■ SOURCE EXCERPT:
▼

Road Construction Issues

  • Permafrost, ground conditions of either soil or rock that remains at or below 0 degrees Celsius for long periods
  • Due to severe ground deterioration, maintaining roads in permafrost conditions is up to 10 x more expensive than in non-permafrost conditions.
  • Issues consist of:
  • Water runoff, in melting seasons
  • Road deformation due to ground disturbances
  • Road bank collapse/ road subsidence
  • Large cracks
  • Can severely damage local environment [3]

Mitigation Methods

  • Routine (day to day) maintenance to fix any issues
  • Frequent periodical patrol to detect and fix any issues
  • Heat extraction using air convection in embankments on permafrost
  • This cools the embankment in an effort to maintain cool/ frozen ground
  • Reduces snow accumulation on embankment sides to prevent degradation
  • Performance monitoring, using Ground- Penetrating Radar
  • Insulating permafrost to mitigate thawing
  • Using polyurethane insulation
  • Soil stabilization, to reduce frost action in subgrade soils
  • Specialized pavement, to reduce heat transfer to underlying subgrade soils
  • Lightweight cellular concrete for thermal protection under roadways and for thermal protection[4].

Water Management

See Main Page Mine dewatering


Arctic mines face unique dewatering issues due to the geography of the region. Traditional dewatering programs ivnolves pumping down the water table in vicinity of the mine. This is not possibe or necessary at an arctic mine due to permafrost. Permafrost forms an impermeable layer through which water cannot flow, restricting the inflow of water into mine workings. The major challenges of keeping mines dry are associated with surface dewatering[5].

Surface dewatering:

  • Much of the arctic is covered in lakes and ponds
  • these waterbodies often need to be drained to access the orebody.

Dewatering areas in a permafrost region necessitates the construction of dikes to keep water out. The dikes are nececcary due to the flat topograpy of the arctic regions. The de Beers Gahcho Kué Mine south of Yellowknife utilised a system of dikes, berms and pumping equipment to dewater sections of the Kennedy lake watershed[6].. This strategy has also been employed at various other Northern Canadian mines[5].

Water Access

In arctic regions, the ability to access water for production purposes can be a challenge due to permafrost and cold temperatures[7].Many water bodies in arctic regions are shallow, and may freeze solid during the winter, rendering water access from surface sources impossible during winter months. Mines may also have difficulty accessing water via wells, as there is no liquid water in permafrost. In addition the bedrock layers may be dry due to the impermeable nature of permafrost.[8]. Problems

  • Water Freezing at source
  • Water Frezing during transportation
  • Water freezing in mine workings

Temperature affects workings at both the surface, and within the mine, as undergound temperatures can be as low as -12 degrees celcius at some operations[9]. Water These extremes of temperature can also lead to difficult operating conditions. Water supply systems need to be constructed in a manner those pipelines do not freeze, causing the failure of a critical process, such as dewatering or water supplies to heap leaches. Solutions

  • Anti-Freeze additives
  • Transporting water in tankers
  • Heating water pipes
  • Air heating

Fresh water can not be used as a drilling fluid at some arctic mines due to low temperature.. In situations where water is used as a drilling fluid, the water is mixed with an anti-freeze agent. Spitsbergen uses a solution of 20% sodium chloride, while the Nanisivik mine in Canada utilizes a calcium chloride solution. [9]. The Spitsbergen mine in Norway solved their water access issue problem by heating water to 25 degrees Celsius at a power plant, and shipping it via truck to the mine workings for use[9]. Modern practices see water being transported from deep lakes to the mine via piping.All pipes must be heated and insulated. In Spitsbergen all pipes are heated with self-regulated heating wires. At the end of the work week and before periods of interruption, water is removed from the pipes using dry compressed air to prevent the pipes from freezing[9]. Ventilation can also be used to keep pipes flowing in mines. Burners can be placed in front of intake air to warm the mine to ta temperature above the point of freezing[9].

▲

(Collected data)
▼

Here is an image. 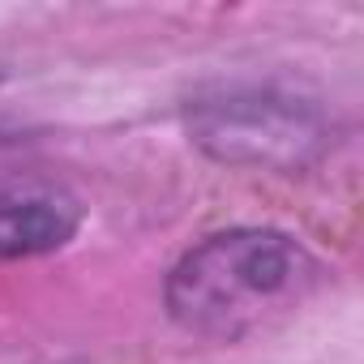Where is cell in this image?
<instances>
[{"label": "cell", "instance_id": "cell-1", "mask_svg": "<svg viewBox=\"0 0 364 364\" xmlns=\"http://www.w3.org/2000/svg\"><path fill=\"white\" fill-rule=\"evenodd\" d=\"M321 266L313 253L274 228H228L198 240L163 283L167 317L202 338H245L291 313Z\"/></svg>", "mask_w": 364, "mask_h": 364}, {"label": "cell", "instance_id": "cell-2", "mask_svg": "<svg viewBox=\"0 0 364 364\" xmlns=\"http://www.w3.org/2000/svg\"><path fill=\"white\" fill-rule=\"evenodd\" d=\"M193 146L232 167L300 171L330 146V120L321 107L270 86H223L198 95L185 107Z\"/></svg>", "mask_w": 364, "mask_h": 364}, {"label": "cell", "instance_id": "cell-3", "mask_svg": "<svg viewBox=\"0 0 364 364\" xmlns=\"http://www.w3.org/2000/svg\"><path fill=\"white\" fill-rule=\"evenodd\" d=\"M82 228V202L43 176H0V262L65 249Z\"/></svg>", "mask_w": 364, "mask_h": 364}]
</instances>
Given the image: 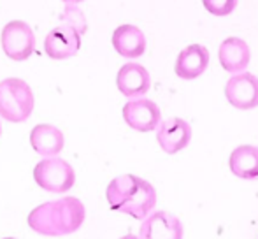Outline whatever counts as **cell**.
Segmentation results:
<instances>
[{
    "instance_id": "cell-1",
    "label": "cell",
    "mask_w": 258,
    "mask_h": 239,
    "mask_svg": "<svg viewBox=\"0 0 258 239\" xmlns=\"http://www.w3.org/2000/svg\"><path fill=\"white\" fill-rule=\"evenodd\" d=\"M85 216V204L78 197H63L32 209L28 215V225L42 236H67L83 225Z\"/></svg>"
},
{
    "instance_id": "cell-2",
    "label": "cell",
    "mask_w": 258,
    "mask_h": 239,
    "mask_svg": "<svg viewBox=\"0 0 258 239\" xmlns=\"http://www.w3.org/2000/svg\"><path fill=\"white\" fill-rule=\"evenodd\" d=\"M109 208L125 213L137 220H144L156 204V192L150 181L136 174H121L107 185L105 190Z\"/></svg>"
},
{
    "instance_id": "cell-3",
    "label": "cell",
    "mask_w": 258,
    "mask_h": 239,
    "mask_svg": "<svg viewBox=\"0 0 258 239\" xmlns=\"http://www.w3.org/2000/svg\"><path fill=\"white\" fill-rule=\"evenodd\" d=\"M34 111V93L27 81L7 78L0 81V116L7 122L21 123Z\"/></svg>"
},
{
    "instance_id": "cell-4",
    "label": "cell",
    "mask_w": 258,
    "mask_h": 239,
    "mask_svg": "<svg viewBox=\"0 0 258 239\" xmlns=\"http://www.w3.org/2000/svg\"><path fill=\"white\" fill-rule=\"evenodd\" d=\"M34 180L44 190L53 192V194H63L72 188L76 181V172L67 160L54 155L35 165Z\"/></svg>"
},
{
    "instance_id": "cell-5",
    "label": "cell",
    "mask_w": 258,
    "mask_h": 239,
    "mask_svg": "<svg viewBox=\"0 0 258 239\" xmlns=\"http://www.w3.org/2000/svg\"><path fill=\"white\" fill-rule=\"evenodd\" d=\"M0 42H2L4 53L14 62H23L30 58L35 49L34 30L30 28V25L20 20L9 21L2 28Z\"/></svg>"
},
{
    "instance_id": "cell-6",
    "label": "cell",
    "mask_w": 258,
    "mask_h": 239,
    "mask_svg": "<svg viewBox=\"0 0 258 239\" xmlns=\"http://www.w3.org/2000/svg\"><path fill=\"white\" fill-rule=\"evenodd\" d=\"M225 97L237 109H255L258 106V78L251 72H235L225 85Z\"/></svg>"
},
{
    "instance_id": "cell-7",
    "label": "cell",
    "mask_w": 258,
    "mask_h": 239,
    "mask_svg": "<svg viewBox=\"0 0 258 239\" xmlns=\"http://www.w3.org/2000/svg\"><path fill=\"white\" fill-rule=\"evenodd\" d=\"M81 48V35L69 25L54 27L44 39V51L53 60H67L78 55Z\"/></svg>"
},
{
    "instance_id": "cell-8",
    "label": "cell",
    "mask_w": 258,
    "mask_h": 239,
    "mask_svg": "<svg viewBox=\"0 0 258 239\" xmlns=\"http://www.w3.org/2000/svg\"><path fill=\"white\" fill-rule=\"evenodd\" d=\"M160 107L150 99H136L123 106V119L137 132H151L160 123Z\"/></svg>"
},
{
    "instance_id": "cell-9",
    "label": "cell",
    "mask_w": 258,
    "mask_h": 239,
    "mask_svg": "<svg viewBox=\"0 0 258 239\" xmlns=\"http://www.w3.org/2000/svg\"><path fill=\"white\" fill-rule=\"evenodd\" d=\"M158 132H156V141L160 148L165 153L174 155L177 151L184 150L191 141V127L186 119L183 118H169L158 123Z\"/></svg>"
},
{
    "instance_id": "cell-10",
    "label": "cell",
    "mask_w": 258,
    "mask_h": 239,
    "mask_svg": "<svg viewBox=\"0 0 258 239\" xmlns=\"http://www.w3.org/2000/svg\"><path fill=\"white\" fill-rule=\"evenodd\" d=\"M139 236L144 239H181L183 227L174 215L167 211H156L146 216L141 225Z\"/></svg>"
},
{
    "instance_id": "cell-11",
    "label": "cell",
    "mask_w": 258,
    "mask_h": 239,
    "mask_svg": "<svg viewBox=\"0 0 258 239\" xmlns=\"http://www.w3.org/2000/svg\"><path fill=\"white\" fill-rule=\"evenodd\" d=\"M116 86L125 97H141L150 90L151 78L141 64H125L116 76Z\"/></svg>"
},
{
    "instance_id": "cell-12",
    "label": "cell",
    "mask_w": 258,
    "mask_h": 239,
    "mask_svg": "<svg viewBox=\"0 0 258 239\" xmlns=\"http://www.w3.org/2000/svg\"><path fill=\"white\" fill-rule=\"evenodd\" d=\"M209 65V51L201 44H190L177 55L174 71L181 79H195L206 72Z\"/></svg>"
},
{
    "instance_id": "cell-13",
    "label": "cell",
    "mask_w": 258,
    "mask_h": 239,
    "mask_svg": "<svg viewBox=\"0 0 258 239\" xmlns=\"http://www.w3.org/2000/svg\"><path fill=\"white\" fill-rule=\"evenodd\" d=\"M112 48L125 58H139L146 51V37L136 25H121L112 34Z\"/></svg>"
},
{
    "instance_id": "cell-14",
    "label": "cell",
    "mask_w": 258,
    "mask_h": 239,
    "mask_svg": "<svg viewBox=\"0 0 258 239\" xmlns=\"http://www.w3.org/2000/svg\"><path fill=\"white\" fill-rule=\"evenodd\" d=\"M218 58L227 72H241L249 64V46L239 37H228L220 44Z\"/></svg>"
},
{
    "instance_id": "cell-15",
    "label": "cell",
    "mask_w": 258,
    "mask_h": 239,
    "mask_svg": "<svg viewBox=\"0 0 258 239\" xmlns=\"http://www.w3.org/2000/svg\"><path fill=\"white\" fill-rule=\"evenodd\" d=\"M63 134L58 127L41 123L30 132V146L42 157H54L63 150Z\"/></svg>"
},
{
    "instance_id": "cell-16",
    "label": "cell",
    "mask_w": 258,
    "mask_h": 239,
    "mask_svg": "<svg viewBox=\"0 0 258 239\" xmlns=\"http://www.w3.org/2000/svg\"><path fill=\"white\" fill-rule=\"evenodd\" d=\"M228 167L237 178L255 180L258 178V148L251 144L237 146L230 153Z\"/></svg>"
},
{
    "instance_id": "cell-17",
    "label": "cell",
    "mask_w": 258,
    "mask_h": 239,
    "mask_svg": "<svg viewBox=\"0 0 258 239\" xmlns=\"http://www.w3.org/2000/svg\"><path fill=\"white\" fill-rule=\"evenodd\" d=\"M60 20L63 25H69V27L74 28L79 35L86 34V30H88V23H86L85 13H83L76 4L65 6V9L61 11V14H60Z\"/></svg>"
},
{
    "instance_id": "cell-18",
    "label": "cell",
    "mask_w": 258,
    "mask_h": 239,
    "mask_svg": "<svg viewBox=\"0 0 258 239\" xmlns=\"http://www.w3.org/2000/svg\"><path fill=\"white\" fill-rule=\"evenodd\" d=\"M206 11L214 16H228L237 7V0H202Z\"/></svg>"
},
{
    "instance_id": "cell-19",
    "label": "cell",
    "mask_w": 258,
    "mask_h": 239,
    "mask_svg": "<svg viewBox=\"0 0 258 239\" xmlns=\"http://www.w3.org/2000/svg\"><path fill=\"white\" fill-rule=\"evenodd\" d=\"M61 2H65V4H79V2H83V0H61Z\"/></svg>"
},
{
    "instance_id": "cell-20",
    "label": "cell",
    "mask_w": 258,
    "mask_h": 239,
    "mask_svg": "<svg viewBox=\"0 0 258 239\" xmlns=\"http://www.w3.org/2000/svg\"><path fill=\"white\" fill-rule=\"evenodd\" d=\"M0 134H2V125H0Z\"/></svg>"
}]
</instances>
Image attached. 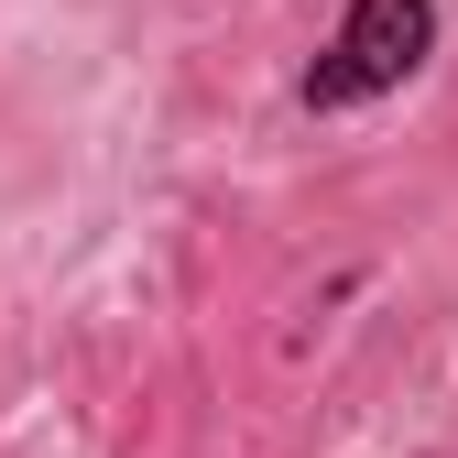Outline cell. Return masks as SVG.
I'll return each instance as SVG.
<instances>
[{
	"label": "cell",
	"instance_id": "cell-1",
	"mask_svg": "<svg viewBox=\"0 0 458 458\" xmlns=\"http://www.w3.org/2000/svg\"><path fill=\"white\" fill-rule=\"evenodd\" d=\"M437 55V0H350L327 33V55L295 77L306 109H360V98H393L415 66Z\"/></svg>",
	"mask_w": 458,
	"mask_h": 458
}]
</instances>
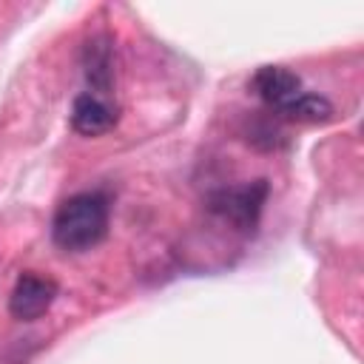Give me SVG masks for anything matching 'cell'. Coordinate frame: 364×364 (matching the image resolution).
I'll list each match as a JSON object with an SVG mask.
<instances>
[{
  "mask_svg": "<svg viewBox=\"0 0 364 364\" xmlns=\"http://www.w3.org/2000/svg\"><path fill=\"white\" fill-rule=\"evenodd\" d=\"M108 199L100 191H82L68 196L51 222V236L63 250H88L108 233Z\"/></svg>",
  "mask_w": 364,
  "mask_h": 364,
  "instance_id": "6da1fadb",
  "label": "cell"
},
{
  "mask_svg": "<svg viewBox=\"0 0 364 364\" xmlns=\"http://www.w3.org/2000/svg\"><path fill=\"white\" fill-rule=\"evenodd\" d=\"M282 117H287V119H296V122H327L330 117H333V105L324 100V97H318V94H307V91H301L284 111H279Z\"/></svg>",
  "mask_w": 364,
  "mask_h": 364,
  "instance_id": "8992f818",
  "label": "cell"
},
{
  "mask_svg": "<svg viewBox=\"0 0 364 364\" xmlns=\"http://www.w3.org/2000/svg\"><path fill=\"white\" fill-rule=\"evenodd\" d=\"M267 202V182L264 179H253L245 185H233V188H219L208 196V208L213 216H219L222 222L233 225L236 230H253L259 222V213Z\"/></svg>",
  "mask_w": 364,
  "mask_h": 364,
  "instance_id": "7a4b0ae2",
  "label": "cell"
},
{
  "mask_svg": "<svg viewBox=\"0 0 364 364\" xmlns=\"http://www.w3.org/2000/svg\"><path fill=\"white\" fill-rule=\"evenodd\" d=\"M114 60H111V48L105 40H94L88 43V51H85V74L91 80V85H97L100 91H108L111 88V74H114Z\"/></svg>",
  "mask_w": 364,
  "mask_h": 364,
  "instance_id": "52a82bcc",
  "label": "cell"
},
{
  "mask_svg": "<svg viewBox=\"0 0 364 364\" xmlns=\"http://www.w3.org/2000/svg\"><path fill=\"white\" fill-rule=\"evenodd\" d=\"M117 122V108L97 94H80L71 105V125L77 134L85 136H100L105 131H111Z\"/></svg>",
  "mask_w": 364,
  "mask_h": 364,
  "instance_id": "5b68a950",
  "label": "cell"
},
{
  "mask_svg": "<svg viewBox=\"0 0 364 364\" xmlns=\"http://www.w3.org/2000/svg\"><path fill=\"white\" fill-rule=\"evenodd\" d=\"M250 88L264 105H270L273 111H284L301 94V80L284 65H262L253 74Z\"/></svg>",
  "mask_w": 364,
  "mask_h": 364,
  "instance_id": "277c9868",
  "label": "cell"
},
{
  "mask_svg": "<svg viewBox=\"0 0 364 364\" xmlns=\"http://www.w3.org/2000/svg\"><path fill=\"white\" fill-rule=\"evenodd\" d=\"M57 293H60V287L51 276L23 273L9 296V313L20 321H34L54 304Z\"/></svg>",
  "mask_w": 364,
  "mask_h": 364,
  "instance_id": "3957f363",
  "label": "cell"
}]
</instances>
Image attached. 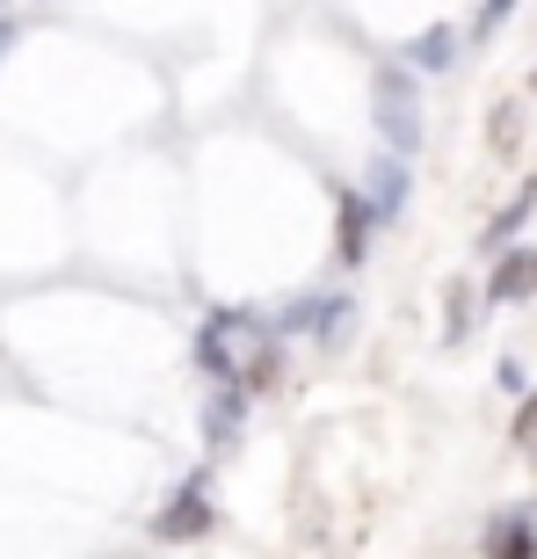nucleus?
<instances>
[{
    "label": "nucleus",
    "instance_id": "obj_1",
    "mask_svg": "<svg viewBox=\"0 0 537 559\" xmlns=\"http://www.w3.org/2000/svg\"><path fill=\"white\" fill-rule=\"evenodd\" d=\"M378 124H385V139H393V153L407 160L414 145H421V109H414V87H407V73H378Z\"/></svg>",
    "mask_w": 537,
    "mask_h": 559
},
{
    "label": "nucleus",
    "instance_id": "obj_2",
    "mask_svg": "<svg viewBox=\"0 0 537 559\" xmlns=\"http://www.w3.org/2000/svg\"><path fill=\"white\" fill-rule=\"evenodd\" d=\"M153 531H160L167 545H175V538H204V531H211V501H204V479H189L182 495H175V501L160 509V516H153Z\"/></svg>",
    "mask_w": 537,
    "mask_h": 559
},
{
    "label": "nucleus",
    "instance_id": "obj_3",
    "mask_svg": "<svg viewBox=\"0 0 537 559\" xmlns=\"http://www.w3.org/2000/svg\"><path fill=\"white\" fill-rule=\"evenodd\" d=\"M371 218H378V204L371 197H342V262H363V248H371Z\"/></svg>",
    "mask_w": 537,
    "mask_h": 559
},
{
    "label": "nucleus",
    "instance_id": "obj_4",
    "mask_svg": "<svg viewBox=\"0 0 537 559\" xmlns=\"http://www.w3.org/2000/svg\"><path fill=\"white\" fill-rule=\"evenodd\" d=\"M487 290H494L501 306H516V298H530V290H537V248H516V254H509V262L494 270V284H487Z\"/></svg>",
    "mask_w": 537,
    "mask_h": 559
},
{
    "label": "nucleus",
    "instance_id": "obj_5",
    "mask_svg": "<svg viewBox=\"0 0 537 559\" xmlns=\"http://www.w3.org/2000/svg\"><path fill=\"white\" fill-rule=\"evenodd\" d=\"M371 197H378V218H393V211L407 204V160H399V153H385V160L371 167Z\"/></svg>",
    "mask_w": 537,
    "mask_h": 559
},
{
    "label": "nucleus",
    "instance_id": "obj_6",
    "mask_svg": "<svg viewBox=\"0 0 537 559\" xmlns=\"http://www.w3.org/2000/svg\"><path fill=\"white\" fill-rule=\"evenodd\" d=\"M487 559H537V531H530V516L494 523V538H487Z\"/></svg>",
    "mask_w": 537,
    "mask_h": 559
},
{
    "label": "nucleus",
    "instance_id": "obj_7",
    "mask_svg": "<svg viewBox=\"0 0 537 559\" xmlns=\"http://www.w3.org/2000/svg\"><path fill=\"white\" fill-rule=\"evenodd\" d=\"M232 421H240V393H226V400H218V407L204 415V429H211V443H218V451L232 443Z\"/></svg>",
    "mask_w": 537,
    "mask_h": 559
},
{
    "label": "nucleus",
    "instance_id": "obj_8",
    "mask_svg": "<svg viewBox=\"0 0 537 559\" xmlns=\"http://www.w3.org/2000/svg\"><path fill=\"white\" fill-rule=\"evenodd\" d=\"M451 51H457L451 29H429V37L414 44V66H451Z\"/></svg>",
    "mask_w": 537,
    "mask_h": 559
},
{
    "label": "nucleus",
    "instance_id": "obj_9",
    "mask_svg": "<svg viewBox=\"0 0 537 559\" xmlns=\"http://www.w3.org/2000/svg\"><path fill=\"white\" fill-rule=\"evenodd\" d=\"M530 204H537V182H530V189H523V197H516V204H509V211H501L494 226H487V240H501V233H516V226H523V218H530Z\"/></svg>",
    "mask_w": 537,
    "mask_h": 559
},
{
    "label": "nucleus",
    "instance_id": "obj_10",
    "mask_svg": "<svg viewBox=\"0 0 537 559\" xmlns=\"http://www.w3.org/2000/svg\"><path fill=\"white\" fill-rule=\"evenodd\" d=\"M530 436H537V400H530V407L516 415V443H530Z\"/></svg>",
    "mask_w": 537,
    "mask_h": 559
},
{
    "label": "nucleus",
    "instance_id": "obj_11",
    "mask_svg": "<svg viewBox=\"0 0 537 559\" xmlns=\"http://www.w3.org/2000/svg\"><path fill=\"white\" fill-rule=\"evenodd\" d=\"M8 37H15V22H0V44H8Z\"/></svg>",
    "mask_w": 537,
    "mask_h": 559
}]
</instances>
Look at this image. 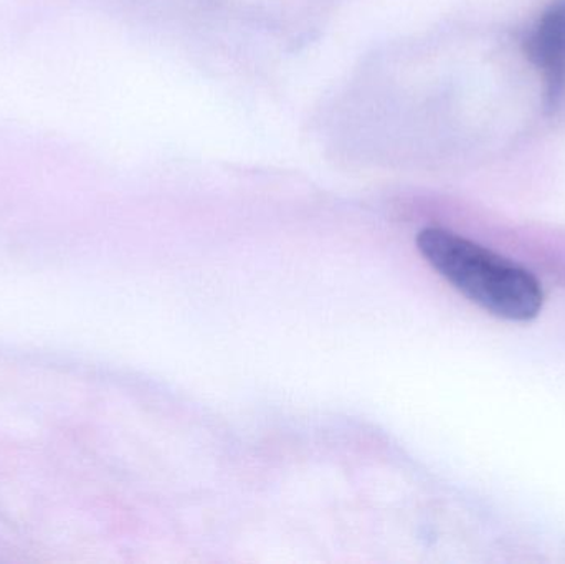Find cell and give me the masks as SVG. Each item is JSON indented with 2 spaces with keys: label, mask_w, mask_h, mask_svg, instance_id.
<instances>
[{
  "label": "cell",
  "mask_w": 565,
  "mask_h": 564,
  "mask_svg": "<svg viewBox=\"0 0 565 564\" xmlns=\"http://www.w3.org/2000/svg\"><path fill=\"white\" fill-rule=\"evenodd\" d=\"M527 58L546 73L547 106L554 108L565 76V0H556L543 13L524 43Z\"/></svg>",
  "instance_id": "7a4b0ae2"
},
{
  "label": "cell",
  "mask_w": 565,
  "mask_h": 564,
  "mask_svg": "<svg viewBox=\"0 0 565 564\" xmlns=\"http://www.w3.org/2000/svg\"><path fill=\"white\" fill-rule=\"evenodd\" d=\"M417 247L448 284L488 313L527 321L543 310L540 281L510 258L438 227L424 228Z\"/></svg>",
  "instance_id": "6da1fadb"
}]
</instances>
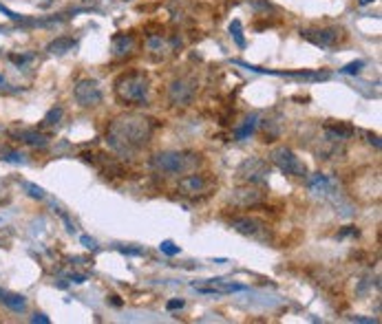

▲

■ WORK TO DO: According to the arctic mining excerpt, why is pumping down the water table around the mine not possible or necessary at an arctic mine? Answer in one to three sentences.

■ SOLVED EXERCISE: At an arctic mine, permafrost forms an impermeable layer that water cannot flow through. This restricts the inflow of water into the mine workings, so the main challenges of keeping the mine dry come from surface dewatering instead.